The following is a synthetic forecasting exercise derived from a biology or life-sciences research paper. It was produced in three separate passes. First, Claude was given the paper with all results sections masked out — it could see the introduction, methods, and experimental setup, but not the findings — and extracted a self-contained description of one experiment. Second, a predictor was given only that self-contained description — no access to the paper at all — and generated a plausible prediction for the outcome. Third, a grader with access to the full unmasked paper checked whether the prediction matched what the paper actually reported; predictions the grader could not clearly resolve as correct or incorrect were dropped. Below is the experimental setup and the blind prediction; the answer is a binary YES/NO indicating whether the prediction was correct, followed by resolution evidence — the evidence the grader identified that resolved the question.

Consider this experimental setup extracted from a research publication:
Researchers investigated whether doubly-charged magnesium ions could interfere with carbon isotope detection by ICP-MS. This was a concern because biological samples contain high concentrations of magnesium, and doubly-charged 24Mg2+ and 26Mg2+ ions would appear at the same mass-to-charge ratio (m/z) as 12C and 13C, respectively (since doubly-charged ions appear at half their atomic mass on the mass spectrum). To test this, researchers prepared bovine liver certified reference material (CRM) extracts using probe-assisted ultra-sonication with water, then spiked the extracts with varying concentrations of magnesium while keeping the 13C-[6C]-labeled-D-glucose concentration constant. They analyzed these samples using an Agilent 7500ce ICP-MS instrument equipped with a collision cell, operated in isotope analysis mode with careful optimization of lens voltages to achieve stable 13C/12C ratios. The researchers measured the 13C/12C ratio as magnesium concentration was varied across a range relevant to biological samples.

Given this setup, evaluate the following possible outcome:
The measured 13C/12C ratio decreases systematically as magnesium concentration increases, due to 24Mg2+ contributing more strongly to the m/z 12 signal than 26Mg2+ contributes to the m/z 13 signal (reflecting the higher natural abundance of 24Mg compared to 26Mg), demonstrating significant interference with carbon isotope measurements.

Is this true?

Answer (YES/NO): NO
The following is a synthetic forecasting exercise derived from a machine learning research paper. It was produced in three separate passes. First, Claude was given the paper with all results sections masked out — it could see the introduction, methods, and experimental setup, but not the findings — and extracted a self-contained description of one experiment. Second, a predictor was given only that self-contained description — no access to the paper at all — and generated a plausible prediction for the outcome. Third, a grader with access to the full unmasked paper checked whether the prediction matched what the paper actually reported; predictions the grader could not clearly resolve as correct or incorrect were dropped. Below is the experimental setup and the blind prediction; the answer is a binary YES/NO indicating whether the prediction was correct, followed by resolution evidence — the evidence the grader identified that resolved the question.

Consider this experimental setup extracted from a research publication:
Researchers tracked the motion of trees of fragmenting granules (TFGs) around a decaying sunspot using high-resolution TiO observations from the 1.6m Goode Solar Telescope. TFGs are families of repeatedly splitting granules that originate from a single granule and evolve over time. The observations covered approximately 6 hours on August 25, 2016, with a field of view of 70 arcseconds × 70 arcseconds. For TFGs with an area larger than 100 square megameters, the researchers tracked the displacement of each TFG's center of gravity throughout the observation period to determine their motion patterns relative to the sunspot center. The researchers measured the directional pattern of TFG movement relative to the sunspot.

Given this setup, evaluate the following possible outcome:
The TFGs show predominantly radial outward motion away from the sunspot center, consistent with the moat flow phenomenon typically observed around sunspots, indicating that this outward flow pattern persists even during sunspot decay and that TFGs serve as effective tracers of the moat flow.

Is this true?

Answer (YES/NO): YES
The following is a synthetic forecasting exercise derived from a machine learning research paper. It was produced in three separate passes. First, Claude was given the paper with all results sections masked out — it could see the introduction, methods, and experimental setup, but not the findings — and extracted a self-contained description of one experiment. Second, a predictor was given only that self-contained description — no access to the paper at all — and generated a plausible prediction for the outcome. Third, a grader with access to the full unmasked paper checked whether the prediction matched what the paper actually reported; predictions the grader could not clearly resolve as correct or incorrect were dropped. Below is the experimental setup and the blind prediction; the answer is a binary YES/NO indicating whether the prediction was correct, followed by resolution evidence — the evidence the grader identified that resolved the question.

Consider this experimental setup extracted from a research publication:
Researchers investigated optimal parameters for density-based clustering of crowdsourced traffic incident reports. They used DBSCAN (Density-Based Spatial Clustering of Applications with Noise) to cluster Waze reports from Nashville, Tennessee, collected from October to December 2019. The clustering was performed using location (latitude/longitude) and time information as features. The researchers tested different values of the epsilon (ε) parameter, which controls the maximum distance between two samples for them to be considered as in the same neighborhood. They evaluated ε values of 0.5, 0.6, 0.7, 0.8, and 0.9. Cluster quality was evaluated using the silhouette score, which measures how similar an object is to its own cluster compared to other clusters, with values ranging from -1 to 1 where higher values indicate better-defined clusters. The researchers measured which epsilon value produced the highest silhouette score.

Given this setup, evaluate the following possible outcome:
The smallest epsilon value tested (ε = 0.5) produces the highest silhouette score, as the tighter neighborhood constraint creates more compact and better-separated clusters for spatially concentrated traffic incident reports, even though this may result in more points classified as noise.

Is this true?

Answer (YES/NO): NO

# Action item:
Transcribe word for word the lines from the one holding "The smallest epsilon" to the last line of the listing above, inclusive.

# Answer section:
The smallest epsilon value tested (ε = 0.5) produces the highest silhouette score, as the tighter neighborhood constraint creates more compact and better-separated clusters for spatially concentrated traffic incident reports, even though this may result in more points classified as noise.

Is this true?

Answer (YES/NO): NO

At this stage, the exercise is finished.